In a recent study published in Cell Reports, ICFO researchers Laurent Ladépêche, Shreyasi Thakur, Irina Suárez, Joseph Steven Borbely, Angel Sandoval, Lara Laparra, led by Prof. Melike Lakadamyali, in collaboration with IDIBAPS researchers Jesús Planagumà, Makoto Hara, led by Prof. Josep Dalmau, have reported on the nature and timeframe of the processes that take place at the synapse prior to the depletion of NMDA receptors of the cell surface..

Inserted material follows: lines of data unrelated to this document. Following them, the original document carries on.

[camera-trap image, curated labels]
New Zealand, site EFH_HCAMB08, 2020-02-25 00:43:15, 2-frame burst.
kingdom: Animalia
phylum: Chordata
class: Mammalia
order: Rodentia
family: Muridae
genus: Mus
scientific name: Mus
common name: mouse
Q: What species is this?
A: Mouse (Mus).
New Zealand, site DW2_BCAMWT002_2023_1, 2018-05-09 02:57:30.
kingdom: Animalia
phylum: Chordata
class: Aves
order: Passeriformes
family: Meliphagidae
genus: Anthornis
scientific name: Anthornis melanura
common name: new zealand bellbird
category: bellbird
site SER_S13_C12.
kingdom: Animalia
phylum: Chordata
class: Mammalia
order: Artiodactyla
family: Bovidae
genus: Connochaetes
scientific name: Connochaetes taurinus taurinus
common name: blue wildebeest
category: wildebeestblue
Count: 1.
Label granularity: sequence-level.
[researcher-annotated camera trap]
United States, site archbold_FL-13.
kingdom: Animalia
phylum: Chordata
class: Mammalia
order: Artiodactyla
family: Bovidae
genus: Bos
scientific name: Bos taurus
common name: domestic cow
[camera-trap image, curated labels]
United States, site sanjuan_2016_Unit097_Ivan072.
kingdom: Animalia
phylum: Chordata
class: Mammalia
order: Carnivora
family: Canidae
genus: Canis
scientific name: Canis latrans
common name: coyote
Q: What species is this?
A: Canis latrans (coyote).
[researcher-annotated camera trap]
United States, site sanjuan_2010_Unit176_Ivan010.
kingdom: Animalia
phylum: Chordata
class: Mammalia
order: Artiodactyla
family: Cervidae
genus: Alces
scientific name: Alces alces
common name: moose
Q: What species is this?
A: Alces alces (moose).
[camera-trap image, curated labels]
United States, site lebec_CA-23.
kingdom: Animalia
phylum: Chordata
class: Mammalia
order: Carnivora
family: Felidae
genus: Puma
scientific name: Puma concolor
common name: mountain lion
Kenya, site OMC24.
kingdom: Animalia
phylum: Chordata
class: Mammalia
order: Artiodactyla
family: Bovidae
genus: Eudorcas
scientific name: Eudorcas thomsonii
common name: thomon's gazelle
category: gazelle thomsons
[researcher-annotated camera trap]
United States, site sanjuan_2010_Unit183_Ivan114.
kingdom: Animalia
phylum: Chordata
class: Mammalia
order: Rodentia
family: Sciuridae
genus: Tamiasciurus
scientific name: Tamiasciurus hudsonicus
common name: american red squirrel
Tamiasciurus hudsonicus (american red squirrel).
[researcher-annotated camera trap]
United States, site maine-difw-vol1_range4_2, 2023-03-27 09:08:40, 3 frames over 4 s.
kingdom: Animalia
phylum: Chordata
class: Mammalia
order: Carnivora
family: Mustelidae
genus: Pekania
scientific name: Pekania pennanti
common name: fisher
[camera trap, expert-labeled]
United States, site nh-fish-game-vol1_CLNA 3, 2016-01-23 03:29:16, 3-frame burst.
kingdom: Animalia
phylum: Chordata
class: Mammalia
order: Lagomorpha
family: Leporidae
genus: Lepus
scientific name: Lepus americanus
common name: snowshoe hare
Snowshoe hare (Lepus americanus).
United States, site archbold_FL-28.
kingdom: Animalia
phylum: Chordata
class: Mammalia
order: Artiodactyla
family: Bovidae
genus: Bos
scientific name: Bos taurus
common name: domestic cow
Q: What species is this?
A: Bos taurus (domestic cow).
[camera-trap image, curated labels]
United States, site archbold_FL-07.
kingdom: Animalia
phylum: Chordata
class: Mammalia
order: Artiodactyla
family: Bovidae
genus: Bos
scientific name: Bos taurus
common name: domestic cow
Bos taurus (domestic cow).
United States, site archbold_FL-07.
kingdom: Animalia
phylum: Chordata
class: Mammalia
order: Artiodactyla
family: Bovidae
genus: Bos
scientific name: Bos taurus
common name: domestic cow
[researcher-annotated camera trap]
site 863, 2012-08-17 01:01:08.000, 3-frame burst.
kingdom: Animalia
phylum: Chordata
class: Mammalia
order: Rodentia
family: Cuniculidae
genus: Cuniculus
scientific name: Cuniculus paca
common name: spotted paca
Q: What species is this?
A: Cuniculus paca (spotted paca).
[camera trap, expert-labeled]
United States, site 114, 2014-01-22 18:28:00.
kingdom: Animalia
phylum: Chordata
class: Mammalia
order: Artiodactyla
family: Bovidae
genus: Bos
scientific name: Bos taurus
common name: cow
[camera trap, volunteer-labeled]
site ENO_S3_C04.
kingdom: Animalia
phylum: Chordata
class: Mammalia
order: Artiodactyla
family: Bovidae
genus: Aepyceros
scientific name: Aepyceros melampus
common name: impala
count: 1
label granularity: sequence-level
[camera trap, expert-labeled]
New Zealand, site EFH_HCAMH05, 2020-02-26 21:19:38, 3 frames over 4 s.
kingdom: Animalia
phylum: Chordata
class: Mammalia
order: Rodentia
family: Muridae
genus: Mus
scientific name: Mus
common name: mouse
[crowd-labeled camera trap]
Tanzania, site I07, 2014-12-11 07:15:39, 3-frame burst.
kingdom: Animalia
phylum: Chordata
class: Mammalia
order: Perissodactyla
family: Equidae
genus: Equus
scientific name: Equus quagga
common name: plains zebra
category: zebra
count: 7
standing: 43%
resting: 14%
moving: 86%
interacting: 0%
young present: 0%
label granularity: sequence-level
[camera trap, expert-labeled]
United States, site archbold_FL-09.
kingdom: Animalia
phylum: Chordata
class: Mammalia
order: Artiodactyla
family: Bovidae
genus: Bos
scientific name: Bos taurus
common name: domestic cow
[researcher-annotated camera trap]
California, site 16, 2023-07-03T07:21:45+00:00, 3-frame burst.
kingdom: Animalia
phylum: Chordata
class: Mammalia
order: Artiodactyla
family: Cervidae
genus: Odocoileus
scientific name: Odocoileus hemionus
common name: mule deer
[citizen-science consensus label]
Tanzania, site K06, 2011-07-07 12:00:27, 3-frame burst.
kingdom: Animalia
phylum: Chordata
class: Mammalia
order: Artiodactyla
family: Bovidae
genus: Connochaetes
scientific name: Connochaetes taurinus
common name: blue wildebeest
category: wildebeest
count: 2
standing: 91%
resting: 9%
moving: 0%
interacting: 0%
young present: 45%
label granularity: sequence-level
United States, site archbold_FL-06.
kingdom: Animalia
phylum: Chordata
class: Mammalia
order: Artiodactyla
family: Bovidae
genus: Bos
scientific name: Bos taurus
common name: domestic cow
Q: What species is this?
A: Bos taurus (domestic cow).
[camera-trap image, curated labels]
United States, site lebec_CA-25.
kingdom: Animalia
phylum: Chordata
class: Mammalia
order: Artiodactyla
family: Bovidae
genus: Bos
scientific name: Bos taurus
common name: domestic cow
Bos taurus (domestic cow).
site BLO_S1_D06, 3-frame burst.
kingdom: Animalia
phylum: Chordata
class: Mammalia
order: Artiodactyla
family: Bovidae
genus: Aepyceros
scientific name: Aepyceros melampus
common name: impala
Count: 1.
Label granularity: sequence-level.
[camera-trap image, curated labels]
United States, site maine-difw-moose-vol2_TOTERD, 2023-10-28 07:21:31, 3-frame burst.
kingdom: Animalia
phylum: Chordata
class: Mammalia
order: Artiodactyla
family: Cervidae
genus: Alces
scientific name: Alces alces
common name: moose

In their study, the team of scientists used single-molecule localization microscopy, in particular stochastic optical reconstruction microscopy (STORM), to reveal how the NMDA receptors distribute along the neuronal dendrites. That is, they were able to visualize the nanoscale organization of the receptors and quantify its relative changes under pathological conditions. They showed that, under normal conditions, NMDARs form nano-sized clusters, which are significantly bigger in the synapses. In presence of the patients’ NMDAR antibodies, the receptors tend to aggregate in those nano-objects, increasing in size and receptor content, both inside and outside the synapses. They also observed that this clustering of receptors, which leads to their internalization and depletion from the cell surface, is specifically affecting one of the subtypes of NMDAR (containing the GluN2B subunit). In addition, they could demonstrate that activating a partner protein of the NMDA receptor, the Ephrin B2 receptor, could partially compensate the deleterious effects of the patients’ antibodies.

To better understand the mechanisms underlying those observations, the scientists carried out computer simulations to model the behaviour of these receptors along the neuronal dendrites in presence of the patients’ antibodies. They could effectively recapitulate their experimental results, allowing them to extract the key parameters leading to the antibody-induced alterations. They revealed that the disruption of protein-protein interactions, such as the one existing between NMDA and Ephrin B2 receptors, is playing an important role in the sequence of events leading to the disease pathogenesis.

The results of this study shed new light on the nanoscopic processes by which patients’ antibodies can alter the function of a targeted protein, opening a new window into understanding the molecular mechanisms of autoimmune disorders. Future studies aim to determine if other interacting partners with NMDAR could be disturbed by patients’ antibodies in order to discover new potential treatment targets.